Marin est incapable de prendre des initiatives, d’inventer une phrase pour le quatrain, il répète des phrases de façon mécanique, fait du copié-collé, accélère le rythme,

Mélanie n’a pas de difficulté dans ce jeu de l’échelle, les phrases viennent facilement. Elle nous propose la mélodie du quatrain. Nous clôturons l’atelier en chantant plusieurs fois ce quatrain :

 

« Cette année on s’est amusé,

on a kazooé et puis dansé

on a joué des instruments

tout en chantant comme des enfants »

 

Après cette dernière séance nous partageons le gâteau préparé par Stef, les jeunes chantent  encore le quatrain. Le temps de goûter est un temps d’échange entre eux. Stef exprime son ressenti, parle de ses projets pour l’été et l’année prochaine.

Les deux garçons qui ne se parlaient pas dans la salle d’attente au début de l’année, ont fini par échanger et rire ensemble dans la cuisine après l’atelier.

 

Ces trois ados étaient  bien élevés, polis, plutôt  sympathiques, ne manifestant aucune opposition ou agressivité, même verbale.

Nous avions surtout à soutenir ce qui émergeait, favoriser l’expression gestuelle et orale et la créativité de chacun.

 

Au cours de chaque séance avec ces jeunes nous avons pu constater  sur nous-mêmes les effets positifs de la musicothérapie, dans la mesure où nous nous sommes laissés inspirer. Même si nous arrivions fatigués en fin de journée, l’énergie revenait dès que nous étions dans le rythme, le mouvement et le chant.

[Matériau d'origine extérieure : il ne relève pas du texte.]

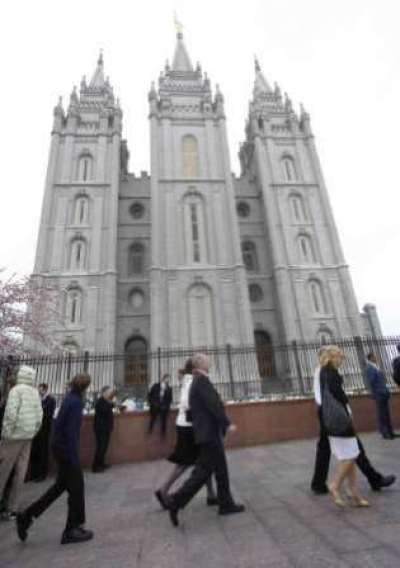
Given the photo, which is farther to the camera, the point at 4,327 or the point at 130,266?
the point at 130,266

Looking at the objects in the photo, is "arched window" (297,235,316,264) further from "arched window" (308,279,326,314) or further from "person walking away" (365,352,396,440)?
"person walking away" (365,352,396,440)

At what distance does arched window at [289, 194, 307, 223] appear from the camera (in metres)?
29.4

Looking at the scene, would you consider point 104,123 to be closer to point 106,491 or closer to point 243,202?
point 243,202

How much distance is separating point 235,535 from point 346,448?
1606 millimetres

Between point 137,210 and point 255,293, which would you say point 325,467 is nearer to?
point 255,293

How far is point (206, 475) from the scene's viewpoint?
3805 mm

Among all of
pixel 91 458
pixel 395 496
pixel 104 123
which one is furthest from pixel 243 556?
pixel 104 123

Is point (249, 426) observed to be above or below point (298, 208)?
below

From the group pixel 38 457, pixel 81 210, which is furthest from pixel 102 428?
pixel 81 210

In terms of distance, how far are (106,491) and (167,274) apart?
20.0m

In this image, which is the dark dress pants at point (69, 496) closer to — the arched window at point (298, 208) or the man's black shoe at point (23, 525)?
the man's black shoe at point (23, 525)

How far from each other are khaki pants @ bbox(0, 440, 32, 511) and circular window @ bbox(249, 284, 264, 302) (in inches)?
957

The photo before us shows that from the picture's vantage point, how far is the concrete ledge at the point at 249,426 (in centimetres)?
855

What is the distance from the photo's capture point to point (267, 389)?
70.8 ft
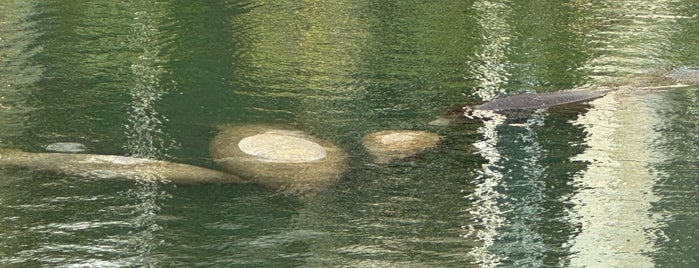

Il  n’y a pas de recette applicable à chaque situation.  Par exemple le kazoo s’est révélé être un objet très angoissant et inutilisable pour une jeune fille que nous accueillons depuis la rentrée de septembre 2007.  

 

Chaque séance est une nouvelle aventure dans laquelle nous nous engageons avec notre propre désir d’entrer dans le jeu, en étant dans la créativité de l’instant

 

Jouer implique d’être animé et  «vivant ».

 

(1) Danse de la croix : on trace une croix au sol avec des lames de métallophone. Les musiciens se placent autour de la croix à une distance permettant de suivre les pas du danseur  en suivant le rythme de celui-ci.

Le danseur se déplace dans les espaces formés par la croix, en variant les rythmes  et l’intensité des frappés avec les pieds sur le sol. Sa danse engage tout le corps.

 

(2) On installe sur le sol 8 lames de balafon, marcher dans les espaces entre les lames sans rien dire, puis en énonçant les chiffres de 1 à 8,  en marquant bien les 8 temps, puis ajouter un son associé à chaque pas par ex, puis composer une phrase en 8 temps, à chaque pas correspond une syllabe énoncée.